1894-1895年的中日甲午戰爭中,日本陸軍陣亡9777人,腳氣患者41431人,其中4064人不治,遠超過戰死人數的四倍以上。這慘狀在戰後十多年才被承認,並被指出為「古今東西戰役罕見其例」。相較之下,日本海軍在該戰爭中只有三四名腳氣患者,且症狀輕微,無人病死。
為何陸海軍差異如此巨顯?主要原因在於日本海軍採行米麥混食,而軍醫高層多留學於倫敦,承襲英國醫學傳統,傾向實證主義,注重診療病人。相對地,陸軍則受到普魯士軍事風氣影響,陸軍軍醫高層堅信「腳氣病源細菌說」,與海軍形成強烈對立。這場關於米麥混食的爭論觸動了民族主義敏感神經,形成一場空前的公共衛生學理論戰。
台灣作為一個新殖民地,也深受這場論戰的影響。陸軍軍醫部長森鷗外在台灣的短短三個月內,將近25000名士兵中有90%罹患腳氣,其中2104人死亡。這段歷史在後來被揭露為一場政策災難,但森鷗外卻成功逃避了責任。

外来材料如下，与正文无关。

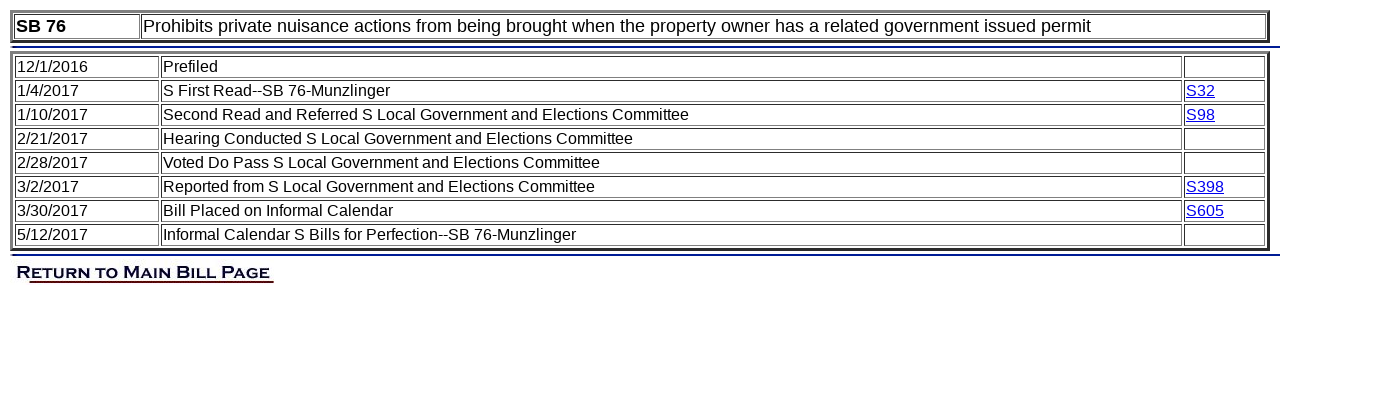

--- FILE ---
content_type: text/html; charset=utf-8
request_url: https://www.senate.mo.gov/17info/BTS_Web/Actions.aspx?SessionType=R&BillID=57095397
body_size: 1411
content:

<!DOCTYPE html PUBLIC "-//W3C//DTD html 4.0 Transitional//EN" >
<html>
	<head>
		<title>Actions</title>
		<meta name="GENERATOR" content="Microsoft Visual Studio .NET 7.1">
		<meta name="CODE_LANGUAGE" content="C#">
		<meta name="vs_defaultClientScript" content="JavaScript">
		<meta name="vs_targetSchema" content="http://schemas.microsoft.com/intellisense/ie5">
	</head>
	<body text="black" bgproperties="fixed">
		<font face="arial">
			<form name="Form1" method="post" action="./Actions.aspx?SessionType=R&amp;BillID=57095397" id="Form1">
<input type="hidden" name="__VIEWSTATE" id="__VIEWSTATE" value="PUP1VqqYuZq19fB0Go4couMF/K/f2Koojyr1nwFvPfSubFK35mHtFCEn0gwS/dyBVaaYKkdNwRcKsvc28ejwR5nYm1+dzQzmRqIQNjp9sfM=" />

<input type="hidden" name="__VIEWSTATEGENERATOR" id="__VIEWSTATEGENERATOR" value="4C3ADF73" />
				<table id="Table5" cellspacing="1" cellpadding="1" width="100%" border="0">
					<tr>
						<td>
							<table id="Table1" cellspacing="1" cellpadding="1" width="100%" border="3">
								<tr>
									<td style="WIDTH: 122px" nowrap align="left">
										<span id="lblBillNum" style="color:Black;font-size:Large;font-weight:bold;width:100%;">SB 76</span></td>
									<td>
										<span id="lblBriefDesc" style="color:Black;font-size:Large;width:100%;">Prohibits private nuisance actions from being brought when the property owner has a related government issued permit</span></td>
								</tr>
							</table>
						</td>
					</tr>
					<tr>
						<td>
							<img id="Image3" src="https://www.senate.mo.gov/06info/graphics/bl_bar.gif" border="0" style="height:2px;width:110%;" /></td>
					</tr>
					<tr>
						<td>
							<div>
								<table border="3" width="100%">
	<tr>
		<td>12/1/2016</td>
		<td>Prefiled</td>
		<td></td>
	</tr>
	<tr>
		<td>1/4/2017</td>
		<td>S First Read--SB 76-Munzlinger</td>
		<td><a href="https://www.senate.mo.gov/17info/pdf-jrnl/DAY01.pdf#page=32" TITLE="First Day 
Senate Journal Page(s): 32">S32</a></td>
	</tr>
	<tr>
		<td>1/10/2017</td>
		<td>Second Read and Referred S Local Government and Elections Committee</td>
		<td><a href="https://www.senate.mo.gov/17info/pdf-jrnl/DAY04.pdf#page=6" TITLE="Fourth Day 
Senate Journal Page(s): 98">S98</a></td>
	</tr>
	<tr>
		<td>2/21/2017</td>
		<td>Hearing Conducted S Local Government and Elections Committee</td>
		<td></td>
	</tr>
	<tr>
		<td>2/28/2017</td>
		<td>Voted Do Pass S Local Government and Elections Committee</td>
		<td></td>
	</tr>
	<tr>
		<td>3/2/2017</td>
		<td>Reported from S Local Government and Elections Committee</td>
		<td><a href="https://www.senate.mo.gov/17info/pdf-jrnl/DAY33.pdf#page=7" TITLE="Thirty-Third Day 
Senate Journal Page(s): 398">S398</a></td>
	</tr>
	<tr>
		<td>3/30/2017</td>
		<td>Bill Placed on Informal Calendar</td>
		<td><a href="https://www.senate.mo.gov/17info/pdf-jrnl/DAY46.pdf#page=6" TITLE="Forty-Sixth Day 
Senate Journal Page(s): 605">S605</a></td>
	</tr>
	<tr>
		<td>5/12/2017</td>
		<td>Informal Calendar S Bills for Perfection--SB 76-Munzlinger</td>
		<td></td>
	</tr>
</table>
</div>
						</td>
					</tr>
					<tr>
						<td>
							<p>
								<img id="Image1" src="https://www.senate.mo.gov/06info/graphics/bl_bar.gif" border="0" style="height:2px;width:110%;" /></p>
						</td>
					</tr>
					<tr>
						<td>
							<p align="left">
								<a id="hlReturnBill" href="Bill.aspx?SessionType=R&amp;BillID=57095397"><img src="https://www.senate.mo.gov/06info/graphics/return-bill.jpg" alt="HyperLink" border="0" /></a></p>
						</td>
					</tr>
				</table>
				&nbsp;
			</form>
		</font>
	</body>
</html>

接替他的土岐賴德見狀申請准許米麥混合伙食,卻被森鷗外阻撓,這使得台灣的腳氣病問題一度失控。直到1907年,台灣總督府陸軍局軍醫部長土岐賴德才得以推動米麥混食伙食改良。然而,這場關於伙食改革的爭論,使得台灣的腳氣病問題延宕多時。
觀察海軍的伙食改良成功,一些陸軍軍醫的態度開始鬆動,但森鷗外仍舊固執己見。這場腳氣病源論的爭論,持續了二十多年,直到1922年,大森憲太成功進行維他命B1臨床投藥,結束了「細菌說」的論戰。然而,當時的兩位主要爭論者,高木兼寬和森鷗外都已經去世。这使得後來的維他命B1發現成果未能得到他們的正確評價。

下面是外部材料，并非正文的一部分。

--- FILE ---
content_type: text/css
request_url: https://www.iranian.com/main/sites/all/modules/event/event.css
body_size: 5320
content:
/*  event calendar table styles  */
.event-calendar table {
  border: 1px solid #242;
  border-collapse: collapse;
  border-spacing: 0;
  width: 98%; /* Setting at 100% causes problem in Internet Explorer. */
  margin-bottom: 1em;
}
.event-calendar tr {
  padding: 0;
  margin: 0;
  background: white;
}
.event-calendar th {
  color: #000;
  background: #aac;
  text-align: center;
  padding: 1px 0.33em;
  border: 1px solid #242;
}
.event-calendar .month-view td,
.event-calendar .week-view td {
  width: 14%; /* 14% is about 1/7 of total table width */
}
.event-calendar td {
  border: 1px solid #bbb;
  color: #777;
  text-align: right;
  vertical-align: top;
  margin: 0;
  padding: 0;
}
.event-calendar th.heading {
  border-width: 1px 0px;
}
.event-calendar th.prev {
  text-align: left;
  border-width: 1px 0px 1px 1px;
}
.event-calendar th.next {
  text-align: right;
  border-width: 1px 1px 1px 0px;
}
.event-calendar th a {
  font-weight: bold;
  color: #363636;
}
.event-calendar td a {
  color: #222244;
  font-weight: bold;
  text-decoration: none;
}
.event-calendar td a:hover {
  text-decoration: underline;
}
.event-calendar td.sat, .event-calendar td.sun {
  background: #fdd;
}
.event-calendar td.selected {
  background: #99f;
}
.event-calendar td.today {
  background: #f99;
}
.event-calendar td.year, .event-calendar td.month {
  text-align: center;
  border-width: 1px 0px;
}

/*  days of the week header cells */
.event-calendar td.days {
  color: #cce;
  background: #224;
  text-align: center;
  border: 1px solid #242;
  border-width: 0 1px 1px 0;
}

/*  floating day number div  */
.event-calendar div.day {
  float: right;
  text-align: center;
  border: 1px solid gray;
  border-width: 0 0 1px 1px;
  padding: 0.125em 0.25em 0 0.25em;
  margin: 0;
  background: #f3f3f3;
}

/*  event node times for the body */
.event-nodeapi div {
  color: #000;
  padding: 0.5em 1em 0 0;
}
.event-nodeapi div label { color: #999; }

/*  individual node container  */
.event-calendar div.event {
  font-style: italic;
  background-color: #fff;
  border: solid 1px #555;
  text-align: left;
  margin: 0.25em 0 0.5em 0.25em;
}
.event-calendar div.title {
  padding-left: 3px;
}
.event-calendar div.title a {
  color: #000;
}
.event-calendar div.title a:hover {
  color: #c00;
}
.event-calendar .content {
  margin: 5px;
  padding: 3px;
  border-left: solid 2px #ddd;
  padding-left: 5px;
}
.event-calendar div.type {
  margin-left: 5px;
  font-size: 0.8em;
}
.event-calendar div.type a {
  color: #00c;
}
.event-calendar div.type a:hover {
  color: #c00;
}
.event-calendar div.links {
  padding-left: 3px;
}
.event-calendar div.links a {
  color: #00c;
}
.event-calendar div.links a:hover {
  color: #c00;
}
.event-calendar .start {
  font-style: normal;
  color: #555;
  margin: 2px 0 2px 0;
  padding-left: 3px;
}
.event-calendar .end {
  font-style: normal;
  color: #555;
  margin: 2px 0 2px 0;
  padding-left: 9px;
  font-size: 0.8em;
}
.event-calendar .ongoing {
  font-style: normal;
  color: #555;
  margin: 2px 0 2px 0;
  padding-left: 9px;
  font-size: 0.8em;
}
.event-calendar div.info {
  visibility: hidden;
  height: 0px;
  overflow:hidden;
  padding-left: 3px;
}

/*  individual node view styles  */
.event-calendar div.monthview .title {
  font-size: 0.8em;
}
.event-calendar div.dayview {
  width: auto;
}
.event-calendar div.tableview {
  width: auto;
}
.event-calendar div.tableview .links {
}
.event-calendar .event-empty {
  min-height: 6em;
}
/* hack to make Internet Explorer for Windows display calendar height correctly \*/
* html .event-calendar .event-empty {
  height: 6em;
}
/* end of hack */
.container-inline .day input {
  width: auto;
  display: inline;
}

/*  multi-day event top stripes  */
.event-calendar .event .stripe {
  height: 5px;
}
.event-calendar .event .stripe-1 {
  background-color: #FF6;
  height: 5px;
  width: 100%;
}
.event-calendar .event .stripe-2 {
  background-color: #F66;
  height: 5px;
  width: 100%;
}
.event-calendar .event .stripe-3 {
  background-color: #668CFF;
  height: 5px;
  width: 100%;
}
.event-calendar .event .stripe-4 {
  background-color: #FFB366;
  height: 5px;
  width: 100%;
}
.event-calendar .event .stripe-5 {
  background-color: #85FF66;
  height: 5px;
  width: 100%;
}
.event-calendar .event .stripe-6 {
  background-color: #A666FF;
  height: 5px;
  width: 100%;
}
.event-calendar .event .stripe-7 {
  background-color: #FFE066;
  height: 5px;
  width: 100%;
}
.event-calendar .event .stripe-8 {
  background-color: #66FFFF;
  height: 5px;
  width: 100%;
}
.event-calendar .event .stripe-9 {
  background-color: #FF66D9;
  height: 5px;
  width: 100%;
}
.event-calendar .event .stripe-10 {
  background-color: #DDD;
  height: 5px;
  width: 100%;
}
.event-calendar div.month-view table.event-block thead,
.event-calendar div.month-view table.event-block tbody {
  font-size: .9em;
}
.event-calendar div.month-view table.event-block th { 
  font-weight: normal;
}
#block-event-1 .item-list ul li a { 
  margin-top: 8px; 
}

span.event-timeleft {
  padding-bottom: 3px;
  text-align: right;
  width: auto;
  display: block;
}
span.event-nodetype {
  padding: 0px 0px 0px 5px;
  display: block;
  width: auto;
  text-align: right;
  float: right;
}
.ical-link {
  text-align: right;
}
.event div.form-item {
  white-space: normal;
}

征露丸,原為治療腳氣的藥物,卻因治療無效而成為止瀉劑,並廣泛流傳至今。今天,除了一家日本和一家台灣藥廠仍使用「征露丸」的舊名,其他廠商通常更名為「正露丸」。這一段充滿諷刺的歷史,或許可以視為森鷗外的一種「意外的贖罪」。